Zo werk ik al jaren, zie het nut er niet van in om een zekering op de voeding van mijn ampracks te hebben terwijl de groep waarop ik ze aansluit al van zekeringen zijn voorzien...
Voor mij dus ook gewoon een robuuste verdeeldoos achter in mijn rack.
Heeft ook als voordeel dat ik bij grote klussen de amps 2 keer Lab 4000 en een 1600 per rack, makkelijk ieder op een aparte groep kan zetten, iets wat bij gebruik van powercons een stuk lastiger wordt.

----------


## jens

Voor een fx rackje is een furman of iets dergelijks wel ideaal. Tevens heb je meteen een lampje.

Verder heb ik gewoon in mijn amp rack een zware stekkerdoos ( zń harde kunststof , en geen gamma) achter op een 19" 2 he paneel geschroeft. en dan gewoon een stuk kabel er aan naar een powercon chassis.

380 gebruik ik bijna nooit maar als je daar wel veel mee aan de gang bent dan vind deze ook wel erg netjes:



Ik weet niet meer hoe het precies zat, maar het bedrijf waar ik 8 jaar geleden werkte  had  een verloop van deze 380 gewoon weer terug naar 220. Dan was hij gewoon weer te gebruiken als stekkerblok. ( natuurlijk had je dan maar 1 groep en geen 3 )

highlite heeft ze tegenwoordig ook volgens mij.

----------


## MusicXtra

> Ik weet niet meer hoe het precies zat, maar het bedrijf waar ik 8 jaar geleden werkte  had  een verloop van deze 380 gewoon weer terug naar 220. Dan was hij gewoon weer te gebruiken als stekkerblok. ( natuurlijk had je dan maar 1 groep en geen 3 )
> 
> highlite heeft ze tegenwoordig ook volgens mij.



Met een verloop van 380 naar 220 heb je dus wel gewoon 3 groepen tot je beschikking. :Big Grin:

----------


## Noobie

> Met een verloop van 380 naar 220 heb je dus wel gewoon 3 groepen tot je beschikking.



volgens mij bedoelde hij 220V stekker -> 380V contra, dus 1 groep

----------


## eddy56

Als je gewoon je + naar L1 L2 en L3 doorlust heb je alle drie de groepen tot je beschikking,

Je kunt hem uiteraard niet zwaar belasten. 

Gr Eddy

----------


## moderator

Zullen we het bij de te geven adviezen laten bij de algemeen geaccepteerde oplossingen en het pionieren met spanning en tropische verloopjes overlaten aan mensen die de risico's kunnen overzien?
Oftewel VOP of NOP....Geven van avies heeft zn beperkingen. Veiligheid eerst.

----------


## Noobie

> Zullen we het bij de te geven adviezen laten bij de algemeen geaccepteerde oplossingen en het pionieren met spanning en tropische verloopjes overlaten aan mensen die de risico's kunnen overzien?
> Oftewel VOP of NOP....Geven van avies heeft zn beperkingen. Veiligheid eerst.

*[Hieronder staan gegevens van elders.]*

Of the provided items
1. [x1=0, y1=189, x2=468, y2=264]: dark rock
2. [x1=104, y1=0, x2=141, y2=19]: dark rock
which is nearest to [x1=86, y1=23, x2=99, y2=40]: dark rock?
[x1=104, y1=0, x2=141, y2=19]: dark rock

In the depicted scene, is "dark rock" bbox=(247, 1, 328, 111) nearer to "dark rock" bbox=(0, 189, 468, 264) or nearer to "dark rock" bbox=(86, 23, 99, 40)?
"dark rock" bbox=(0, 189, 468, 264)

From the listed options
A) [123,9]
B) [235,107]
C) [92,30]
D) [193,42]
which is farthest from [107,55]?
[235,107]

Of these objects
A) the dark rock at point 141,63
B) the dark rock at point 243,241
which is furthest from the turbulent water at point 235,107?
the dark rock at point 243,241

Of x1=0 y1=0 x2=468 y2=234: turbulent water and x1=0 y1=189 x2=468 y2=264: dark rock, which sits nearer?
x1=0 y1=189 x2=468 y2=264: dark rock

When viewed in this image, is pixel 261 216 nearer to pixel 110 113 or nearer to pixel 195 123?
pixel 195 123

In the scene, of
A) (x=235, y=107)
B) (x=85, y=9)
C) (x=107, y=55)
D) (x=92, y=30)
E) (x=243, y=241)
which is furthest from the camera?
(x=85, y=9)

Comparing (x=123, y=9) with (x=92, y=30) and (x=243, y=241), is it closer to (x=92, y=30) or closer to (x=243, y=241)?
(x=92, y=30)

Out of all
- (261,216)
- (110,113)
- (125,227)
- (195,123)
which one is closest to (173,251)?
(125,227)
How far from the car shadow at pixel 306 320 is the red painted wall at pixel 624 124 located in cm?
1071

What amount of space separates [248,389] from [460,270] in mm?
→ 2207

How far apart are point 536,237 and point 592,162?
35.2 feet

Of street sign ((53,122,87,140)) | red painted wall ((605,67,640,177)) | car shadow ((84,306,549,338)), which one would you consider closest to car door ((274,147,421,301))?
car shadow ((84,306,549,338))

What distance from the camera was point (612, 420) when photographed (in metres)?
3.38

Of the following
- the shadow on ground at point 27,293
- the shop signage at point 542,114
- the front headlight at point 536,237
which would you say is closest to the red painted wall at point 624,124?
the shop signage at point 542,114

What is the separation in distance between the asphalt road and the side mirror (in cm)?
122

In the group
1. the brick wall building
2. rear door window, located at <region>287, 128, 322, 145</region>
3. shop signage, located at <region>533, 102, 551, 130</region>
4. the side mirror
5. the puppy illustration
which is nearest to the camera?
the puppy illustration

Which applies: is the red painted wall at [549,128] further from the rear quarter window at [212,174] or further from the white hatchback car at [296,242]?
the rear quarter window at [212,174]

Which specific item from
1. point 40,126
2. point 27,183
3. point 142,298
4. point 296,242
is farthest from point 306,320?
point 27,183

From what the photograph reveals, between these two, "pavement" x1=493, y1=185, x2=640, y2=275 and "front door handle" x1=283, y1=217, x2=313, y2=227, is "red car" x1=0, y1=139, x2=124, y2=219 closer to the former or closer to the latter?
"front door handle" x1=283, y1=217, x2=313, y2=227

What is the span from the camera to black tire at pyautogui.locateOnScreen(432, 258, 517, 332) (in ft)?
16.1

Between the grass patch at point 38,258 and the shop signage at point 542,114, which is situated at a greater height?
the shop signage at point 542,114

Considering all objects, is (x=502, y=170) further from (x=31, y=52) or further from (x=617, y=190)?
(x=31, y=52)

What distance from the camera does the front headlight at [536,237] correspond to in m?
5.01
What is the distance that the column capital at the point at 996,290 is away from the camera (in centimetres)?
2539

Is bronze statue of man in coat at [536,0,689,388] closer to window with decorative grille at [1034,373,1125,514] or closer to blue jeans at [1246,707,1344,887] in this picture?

_volgens mij bedoelde hij 220V stekker -> 380V contra, dus 1 groep_

Ok even gedegen uitleg wat betreft het verloop:

Deze variant is 100% veilig en toegestaan, de shuko is immers normaliter met 16A afgezekerd en de 3 16A fase aansluiting mag een veelvoud daarvan hebben dus dat is zeker geen probleem.(kijk maar na in de NEN)

Andersom dus van bv. 32A>shuko... Mag dus gewoon NIET!, reden; de shuko kan max. 16A belasting hebben, de 32A kracht is minimaal met 25A per fase afgezekerd (meestal 32A) dus de stekker kan overbelast raken zonder uitval van de voorliggende zekering.

ontoppic;

persoonlijk zou ik gewoon met standaard verdeelblokken werken, idd wel kijken of die minimaal 1,5mm2, maar liever 2,5mm2 bedraad zijn.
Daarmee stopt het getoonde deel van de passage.